Именно здесь, на этих дорогах, грейдерах, проселках и в этих лесах, развертывались самые трагические события первых дней войны. И гитлеровским генералам именно в ту пору казалось, что наконец с фатальной закономерностью воплощаются на практике теоретические предначертания стратегов германской нации и воля фюрера, в которую они окончательно уверовали в те дни и ночи.

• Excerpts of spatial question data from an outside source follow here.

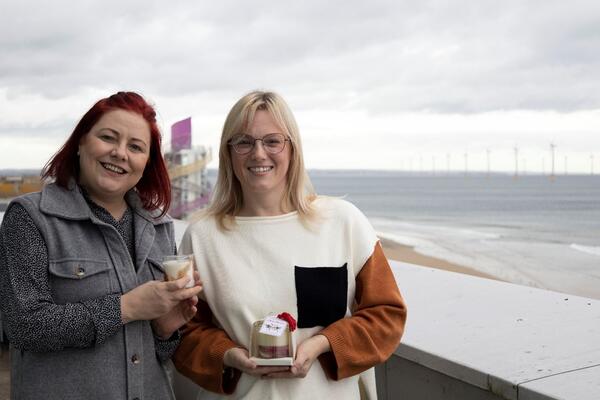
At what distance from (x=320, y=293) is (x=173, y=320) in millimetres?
464

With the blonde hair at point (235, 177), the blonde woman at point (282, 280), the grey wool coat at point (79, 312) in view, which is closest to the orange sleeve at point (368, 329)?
the blonde woman at point (282, 280)

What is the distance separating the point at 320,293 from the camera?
1.92m

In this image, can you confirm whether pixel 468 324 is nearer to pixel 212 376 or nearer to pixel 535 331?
pixel 535 331

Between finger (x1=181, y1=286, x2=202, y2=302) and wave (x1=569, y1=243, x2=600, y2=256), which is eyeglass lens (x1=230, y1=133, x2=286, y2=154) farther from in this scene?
wave (x1=569, y1=243, x2=600, y2=256)

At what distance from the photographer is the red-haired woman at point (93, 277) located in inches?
64.7

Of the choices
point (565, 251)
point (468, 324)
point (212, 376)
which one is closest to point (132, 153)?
point (212, 376)

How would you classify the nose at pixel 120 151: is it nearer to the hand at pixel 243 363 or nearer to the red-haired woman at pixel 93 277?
the red-haired woman at pixel 93 277

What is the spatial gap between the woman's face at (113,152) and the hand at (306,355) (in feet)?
2.36

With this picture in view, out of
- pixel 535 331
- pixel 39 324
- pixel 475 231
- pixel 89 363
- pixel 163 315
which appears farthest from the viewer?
pixel 475 231

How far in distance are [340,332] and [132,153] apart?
2.74ft

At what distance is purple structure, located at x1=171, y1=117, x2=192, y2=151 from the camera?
2909 centimetres

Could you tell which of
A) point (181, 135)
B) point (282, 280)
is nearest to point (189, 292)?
point (282, 280)

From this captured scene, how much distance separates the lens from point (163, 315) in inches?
73.0

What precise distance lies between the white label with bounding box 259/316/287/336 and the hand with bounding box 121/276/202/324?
0.23 metres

Теперь же в обстановке полной внезапности двумя равными по мощности ударами — пусть ломают себе голову наследники Мольтке и Шлиффена — должна быть и будет (командующий верил в это твердо) сокрушена немецкая оборона и зажаты в клещи, разорваны в клочья и загнаны в кипящие котлы немецкие танковые и пехотные дивизии группы армий «Центр», той самой прославленной германскими летописцами войны группы армий «Центр», которая летом первого военного года торжествовала победу. И пусть это будет в тот же месяц — ведь через десять дней третья годовщина войны! Пусть это будет там, где тридцать шесть месяцев назад происходили события, оставившие тяжкий след в сердце каждого кадрового военного.
Рокоссовский еще раз внимательно посмотрел на Шубникова и после паузы, сделавшись вдруг очень серьезным, добавил:
— Места здесь нам с вами знакомые. Но район южнее Паричей, где вы пойдете, не простой, много заболоченных участков, рек и речек. Здесь придется потрудиться.
Командующий говорил размеренно, тщательно выговаривая каждое слово, с едва уловимым польским акцентом.
Подошел дежурный офицер и сказал командующему, что его просит к телефону маршал Жуков.
Рокоссовский встал и направился к телефону. Минуты через две он вернулся, молча застегнул свое кожаное пальто, надел фуражку с золотым ремешком и пожал каждому, кто был в комнате, руку. А потом, уже в дверях, сказал всем:
— Желаю успеха.
Шубников проводил командующего до машины. Тот сел рядом с шофером и, обращаясь к адъютанту, сказал:
— Поедем к Панову.
Три «виллиса» и бронетранспортер скрылись в темноте. Шубников снял фуражку, вытер свой лысеющий лоб.
— Сколько у него таких хозяйств, а к нам заехал.
— Он сказал, что по пути, — ответил начальник политотдела Кузьмин.
— По пути не по пути, а заехал. Фронт — это же махина!
Майор Вагнер порезался, и это его разозлило. Он давно не брился сам — каждое утро, как прибыл сюда, в группу армий «Центр», заходил в казино к парикмахеру. А сегодня пришлось бриться в туалете рядом со служебным кабинетом — бритва, тюбик крема и лезвия у него на всякий случай всегда лежали в портфеле в металлическом несессере. Царапина кровоточила, и Вагнер, усевшись за стол, прикладывал к подбородку чистый белый платок и одновременно собирал листки с текстом, отпечатанным на машинке. Наконец он аккуратно сложил листки, зажал рычаг сшивателя и вложил их в картонную папку.